BLEU Score
What it is
BLEU (Bilingual Evaluation Understudy) is an automatic metric for evaluating machine translation quality based on n-gram overlap with reference translations. It compares system output against one or more human reference translations, measuring match proportion of n-grams (unigrams, bigrams, trigrams, 4-grams). BLEU is fast, language-independent, and became the standard MT evaluation metric (though limitations recognized).

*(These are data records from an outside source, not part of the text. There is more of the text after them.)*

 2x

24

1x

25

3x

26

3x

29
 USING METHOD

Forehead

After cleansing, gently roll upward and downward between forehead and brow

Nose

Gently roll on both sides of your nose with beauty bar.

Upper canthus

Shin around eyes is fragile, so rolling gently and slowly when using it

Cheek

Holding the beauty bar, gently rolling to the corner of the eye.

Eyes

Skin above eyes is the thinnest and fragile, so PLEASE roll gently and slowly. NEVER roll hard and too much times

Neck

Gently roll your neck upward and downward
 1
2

[illustrate: System translation compared to reference translations; n-gram matches highlighted; BLEU calculation]
How it works
-
N-gram precision:
- For each n-gram size (1, 2, 3, 4):
- Compute: p_n = (# matched n-grams) / (# total n-grams in system output)
-
Brevity penalty:
- Penalize if system output shorter than references
- BP = exp(1 - reference_length / output_length) if output < reference
-
BLEU:
BLEU = BP × exp(Σ w_n × log(p_n))Where w_n = weight for n-gram (often 0.25 for each)
-
Score range: 0–100 (or 0–1)
Example
Reference: "The cat is on the mat"
System: "The cat is on the mat"
Perfect match: BLEU = 100
Reference: "The cat is on the mat"
System: "A cat is on the mat"
Differences:
1-gram: 5/6 match
2-gram: 3/5 match
3-gram: 2/4 match
4-gram: 1/3 match
BLEU ≈ 0.25×(5/6) + 0.25×(3/5) + 0.25×(2/4) + 0.25×(1/3)

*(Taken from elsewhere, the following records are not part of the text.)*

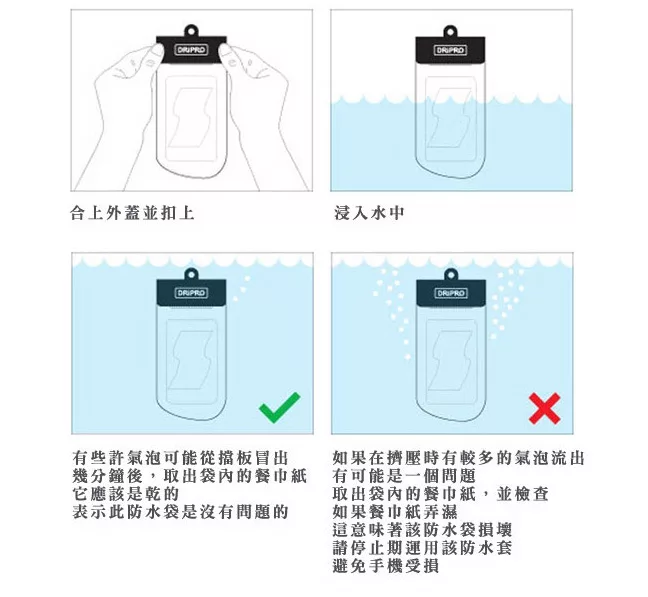 DRiPRO

合上外蓋並扣上

DRiPRO

浸入水中

DRiPRO

有些許氣泡可能從擋板冒出
幾分鐘後，取出袋內的餐巾紙
它應該是乾的
表示此防水袋是沒有問題的

DRiPRO

如果在擠壓時有較多的氣泡流出
有可能是一個問題
取出袋內的餐巾紙，並檢查
如果餐巾紙弄濕
這意味著該防水袋損壞
請停止期運用該防水套
避免手機受損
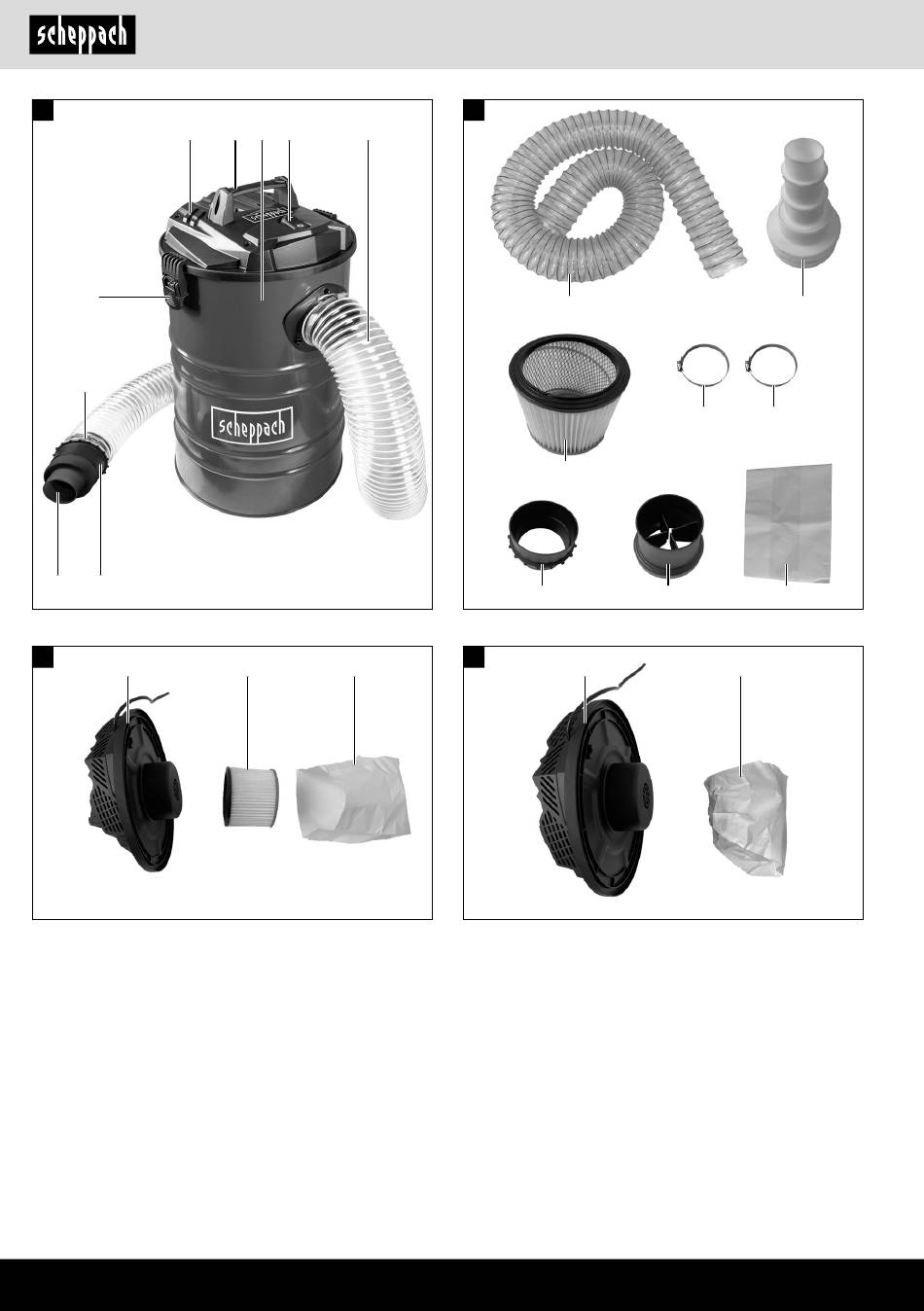 scheppach

scheppach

≈ 0.21 + 0.15 + 0.125 + 0.083
≈ 0.568 (56.8)
With brevity penalty if system shorter...
Variants and history
BLEU published by Papineni et al. (2002), revolutionizing MT evaluation. Limitations recognized:
- Doesn’t account for synonymy
- Single reference may not capture valid alternatives
- Character-level variations (capitalization) penalized
- Correlates with human judgment ~0.4 (moderate)

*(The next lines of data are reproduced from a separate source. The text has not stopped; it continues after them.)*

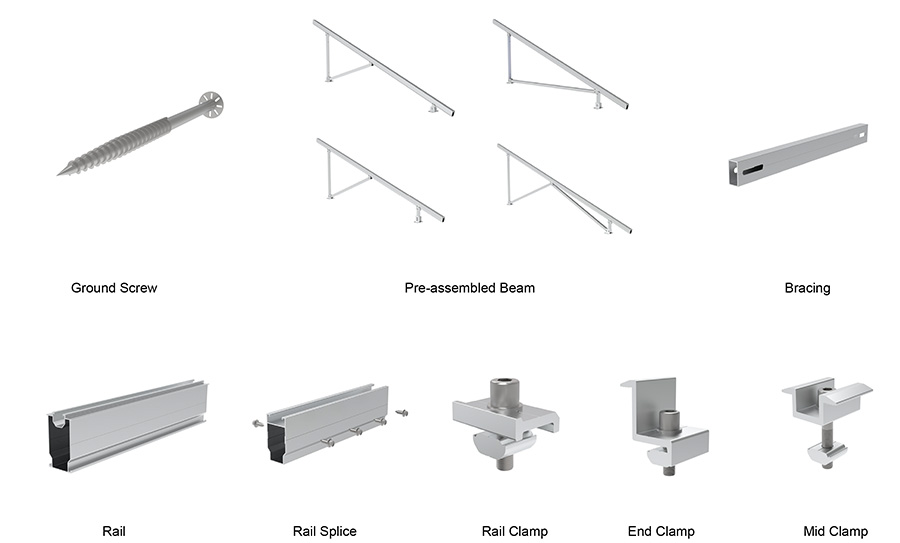 Ground Screw

Pre-assembled Beam

Bracing

Rail

Rail Splice

Rail Clamp

End Clamp

Mid Clamp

Variants: SacreBLEU (reproducible BLEU), chrF (character-level), TER (edit distance), METEOR (synonym-aware). Neural metrics (BERTScore, COMETScore) better correlate with human judgment but less transparent.
When to use it
Use BLEU when:
- Baseline MT evaluation (industry standard)
- Comparing systems on same benchmark
- Language pair studied well (correlations established)
- Need transparent, fast metric
- Historical comparison with published systems
BLEU limitations: use together with human evaluation or neural metrics (BERTScore) for robust assessment. Not recommended as sole metric for modern systems.